Tip: Pair the CI gate with a scheduled Lensix scan. The pipeline catches new infrastructure before it ships, and the recurring scan catches drift from console clicks and emergency changes that bypassed the pipeline.


Best practices

  • One service account per workload. Each distinct application or job gets its own identity. This keeps the blast radius of any compromise to a single workload instead of the whole project.
  • Predefined roles over basic roles. Avoid roles/owner, roles/editor, and roles/viewer for workloads entirely. Use granular predefined roles, or custom roles when those are still too broad.
  • Disable the metadata token exposure where you can. If a workload does not need to call Google APIs, do not attach a service account with broad scopes. For GKE, use Workload Identity instead of node service accounts.
  • Treat default service accounts as something to remove, not configure. They are a starting point GCP hands you, not a recommendation to use them.
  • Audit regularly. Service account sprawl and role creep happen quietly. Recheck bindings on a schedule and alert on any new grant to a default account.

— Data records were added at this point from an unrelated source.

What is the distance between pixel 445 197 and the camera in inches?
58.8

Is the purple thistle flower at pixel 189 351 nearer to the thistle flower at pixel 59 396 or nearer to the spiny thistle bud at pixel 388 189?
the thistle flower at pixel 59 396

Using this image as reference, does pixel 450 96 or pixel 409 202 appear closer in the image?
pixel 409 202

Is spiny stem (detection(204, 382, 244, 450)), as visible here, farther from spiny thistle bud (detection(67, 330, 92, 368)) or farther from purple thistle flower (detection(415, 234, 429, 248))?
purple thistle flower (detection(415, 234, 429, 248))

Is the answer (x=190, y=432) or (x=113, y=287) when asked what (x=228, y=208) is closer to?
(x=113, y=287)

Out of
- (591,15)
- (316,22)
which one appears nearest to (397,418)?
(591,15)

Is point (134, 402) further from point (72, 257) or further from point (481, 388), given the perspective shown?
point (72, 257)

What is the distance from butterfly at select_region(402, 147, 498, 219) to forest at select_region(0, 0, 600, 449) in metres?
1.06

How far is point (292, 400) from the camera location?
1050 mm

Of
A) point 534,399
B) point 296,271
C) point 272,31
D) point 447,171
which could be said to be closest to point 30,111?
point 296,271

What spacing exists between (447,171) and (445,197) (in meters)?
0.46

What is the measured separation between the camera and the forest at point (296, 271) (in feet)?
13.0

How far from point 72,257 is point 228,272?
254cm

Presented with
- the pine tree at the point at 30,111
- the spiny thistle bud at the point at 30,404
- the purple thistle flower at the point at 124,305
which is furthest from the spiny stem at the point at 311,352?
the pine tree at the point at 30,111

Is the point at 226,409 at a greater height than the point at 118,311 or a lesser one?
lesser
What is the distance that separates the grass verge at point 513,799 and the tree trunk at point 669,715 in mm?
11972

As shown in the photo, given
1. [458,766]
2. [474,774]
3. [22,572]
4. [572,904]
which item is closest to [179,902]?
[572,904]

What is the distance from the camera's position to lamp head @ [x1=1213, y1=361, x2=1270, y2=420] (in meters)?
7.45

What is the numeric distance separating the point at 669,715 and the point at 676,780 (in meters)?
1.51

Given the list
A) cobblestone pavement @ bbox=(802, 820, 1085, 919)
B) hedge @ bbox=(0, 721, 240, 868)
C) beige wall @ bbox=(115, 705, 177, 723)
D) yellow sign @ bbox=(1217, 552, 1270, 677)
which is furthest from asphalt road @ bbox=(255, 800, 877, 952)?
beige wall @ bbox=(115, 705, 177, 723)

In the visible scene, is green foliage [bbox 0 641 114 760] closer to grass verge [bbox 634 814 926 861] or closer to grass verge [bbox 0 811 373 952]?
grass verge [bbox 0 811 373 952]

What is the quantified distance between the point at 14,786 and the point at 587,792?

The convenient default and the secure default are rarely the same thing. The Compute Engine default service account with editor on the project is convenient. A scoped, dedicated account per workload is secure. Choose the second one before an attacker chooses the first for you.

Clearing this Lensix finding is not just about silencing an alert. It is about removing one of the most reliable privilege-escalation paths in GCP, the one attackers reach for first after landing on a VM. Fix it once with org policy and Terraform, gate it in CI, and the problem stops recurring.